Have you considered Redis http://code.google.com/p/redis/?

It may be more suited to the master-slave configuration you are after.

- You can have a master to write to, then slave to a slave master, then your web heads run a local redis and slave from the slave master.
- Backup at the master or the slave master
- Writes to the write master would make their way to the web head slave.
- Web heads only read from their local slave.
- Reads will be all in memory and faster than disk
- Redis can store a lot of data in memory and also use disk (http://blogzawodny.com/2010/07/24/200000000-keys-in-redis-2-0-0-rc3/)
- Web heads would have to write to the master, not locally

It sounds like your thinking of running a cassandra node on each web head with full replication and only reading locally, I'm not sure if this is the best use case. Would like to know what others think. I would imagine you would get better over all up time and performance from running cassandra as a cluster separate from the web heads, with less than full replication.

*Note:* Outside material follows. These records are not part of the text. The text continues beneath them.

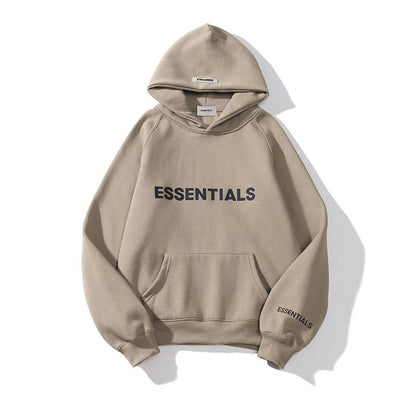 2026 Top Seller Cotton Hoodie in Fear of God Essentials Style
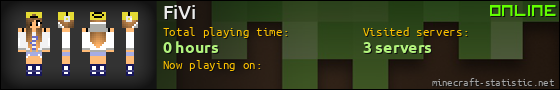 FiVi userbar 560x90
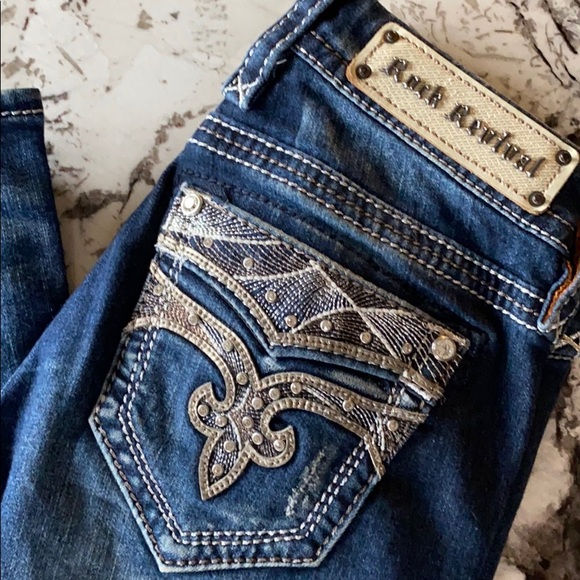 Rock revival boot cut - Picture 2 of 7
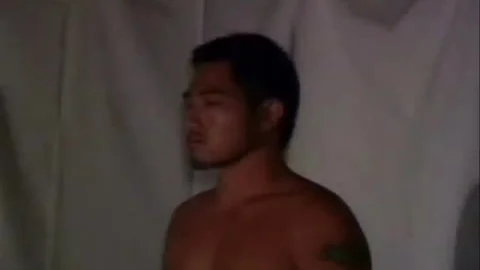 Hunky str8 Taiwanese Porn Star Bottoms
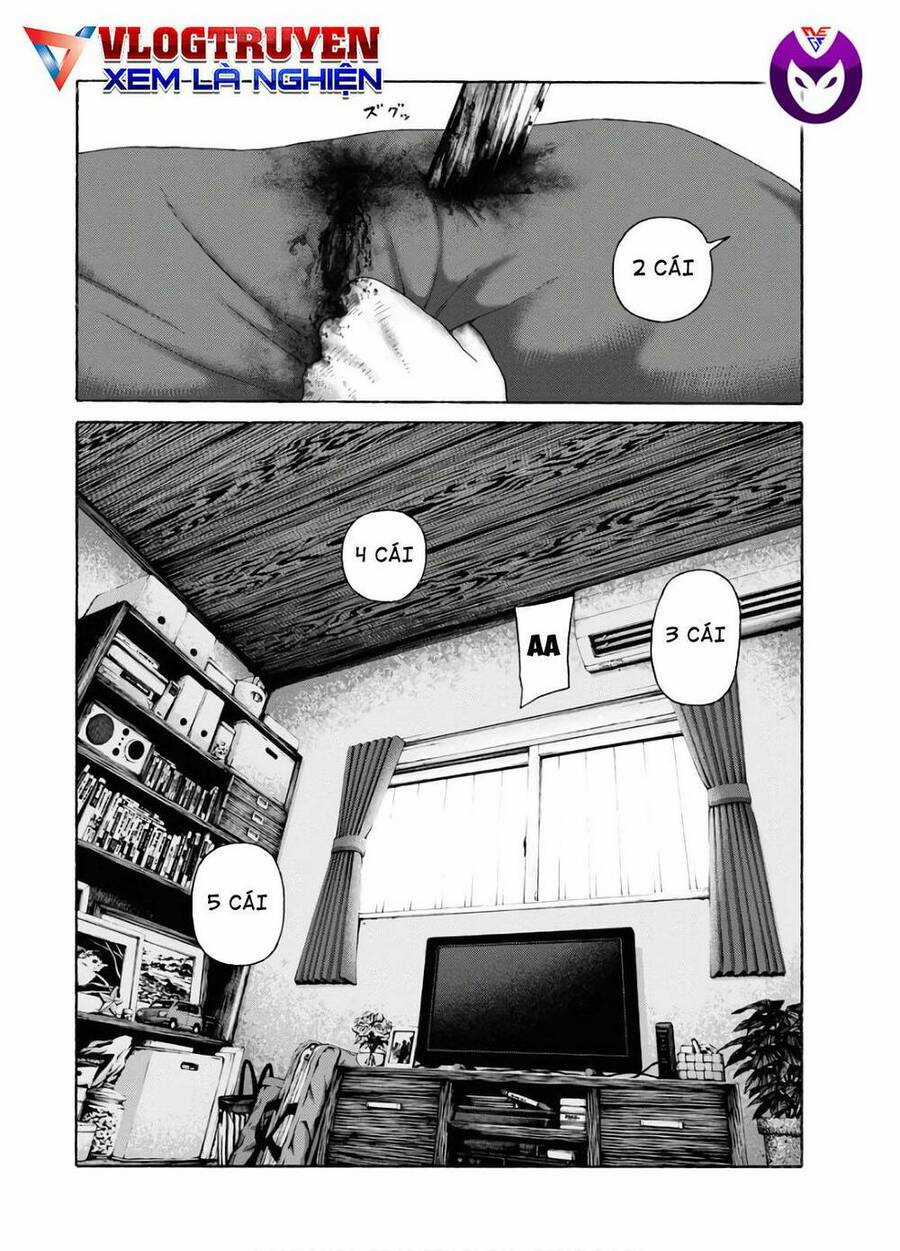 họa sĩ sát nhân - Chapter 82 - Trang 32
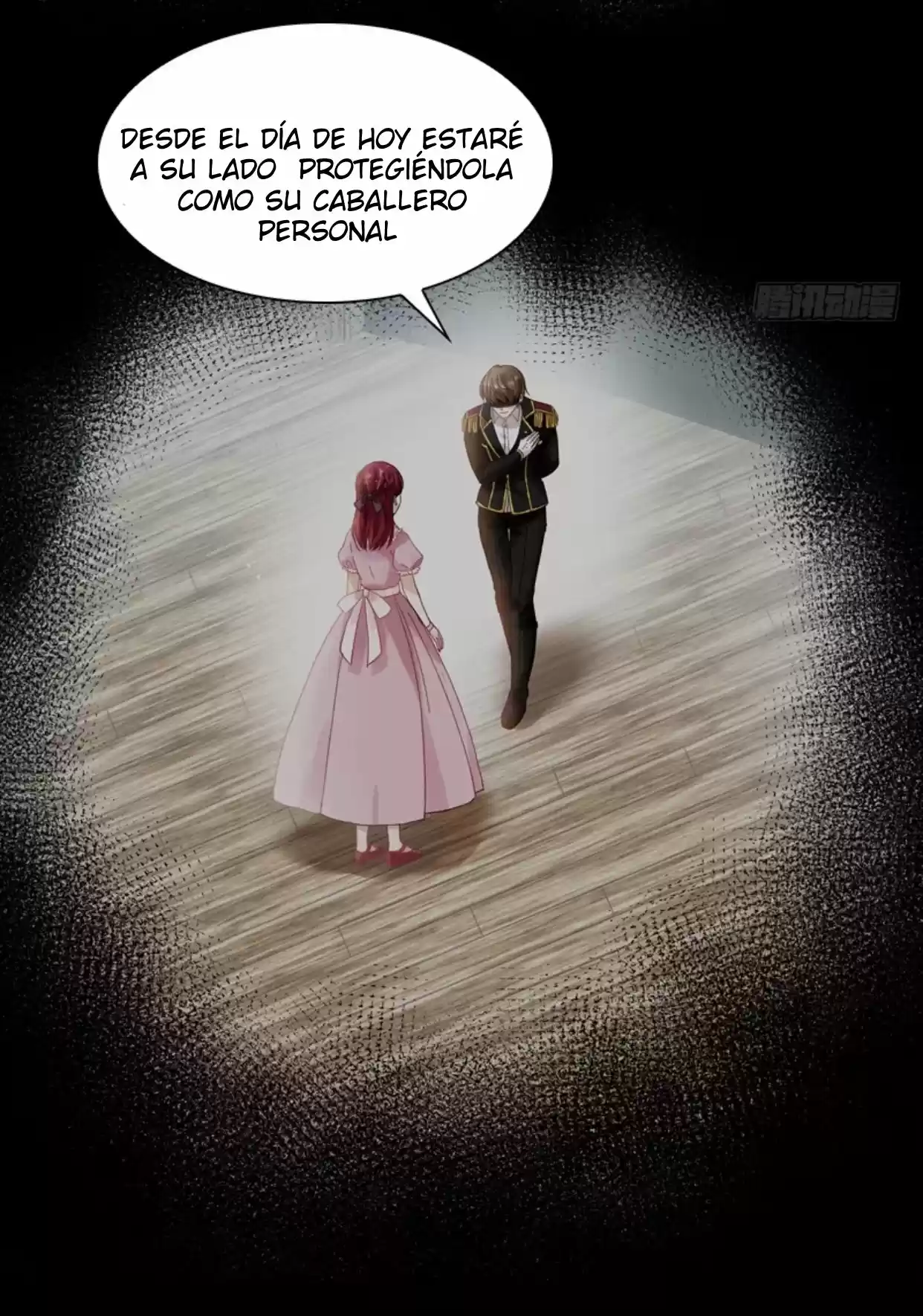 LA DAMA MALVADA CAMBIARÁ - Capítulo 30 - Página 3 - LectorTMOo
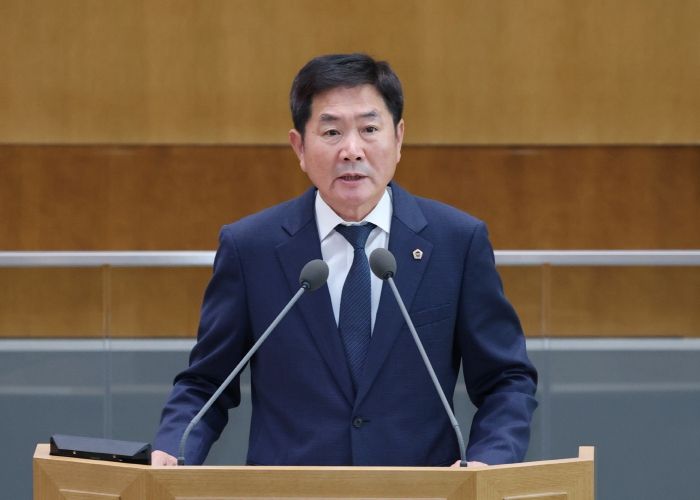 경기도의회 문화체육관광위원회 조용호 의원(더불어민주당, 오산2)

On 29 Jul, 2010,at 11:11 AM, Russ Brown <pickscrape@gmail.com> wrote:


I'm currently looking at NoSQL solutions to replace a bespoke system
that we currently have in place. Currently I think the best fit is
Cassandra, but I would like to get some feedback from those who know
it better before spending more time on it.

Our current system is geared to allowing our web servers to operate
very quickly and completely independently (for most pages) of other
servers. This is accomplished by keeping chunks of data about "things"
on each machine's disk with a file per entity. The key in this is
effectively the filename, with the value being the file's content. A
central server handles the initial generation (and subsequent updates)
of these files, and distribution to the web servers is carried out by
a combination of network share mounting and shell scripts.

The system *does* work: the servers are very fast and they do work
fine when the servers behind them disappear. However, the storage and
transport mechanisms are cumbersome, and we would like to see if there
are suitable alternatives available.

The idea is to replace the disk-based storage on each server with a
NoSQL solution using replication to handle the transport automatically
for us. What we need is:

* One "master", though being able to have a backup for it that we
could quickly bring into play would be advantageous
* Each "slave" must have a full copy of the data
* It does not matter if the slaves do not get updates immediately or
at exactly the same time, as long as they get there quickly
* Reads must be fast (though understandably it will probably be
slower than reading a system-cached file direct from disk)
* It would be a bonus if the slaves could be written to too, with the
writes making their way to the other nodes. This is probably a given,
but I thought I'd mention it anyway.

Now, I have read a few things about Cassandra's read performance which
is what has got me a bit worried. However, I have also read quite a
bit about its flexibility in terms of topology, and that the read
performance is very much dependent on how things are set up. For
example, a lot of what I've read describes how when querying a node it
will ask other nodes for information, which it then collates and
returns. Is it possible to configure Cassandra in such a way that a
node only every asks itself for the data, and if so what sort of
effect will that have on read performance? Our current solution is
designed to avoid having to hit the network, so doing the same here
would be advantageous.

I have also read that Cassandra will distribute data between different
nodes, while we want all to have a full copy of all data. Is it
possible to configure Cassandra in this way?

If this will work, it will be a heck of a lot cleaner and easier to
maintain than the current solution, so we're quite hopeful. :)

Feedback appreciated,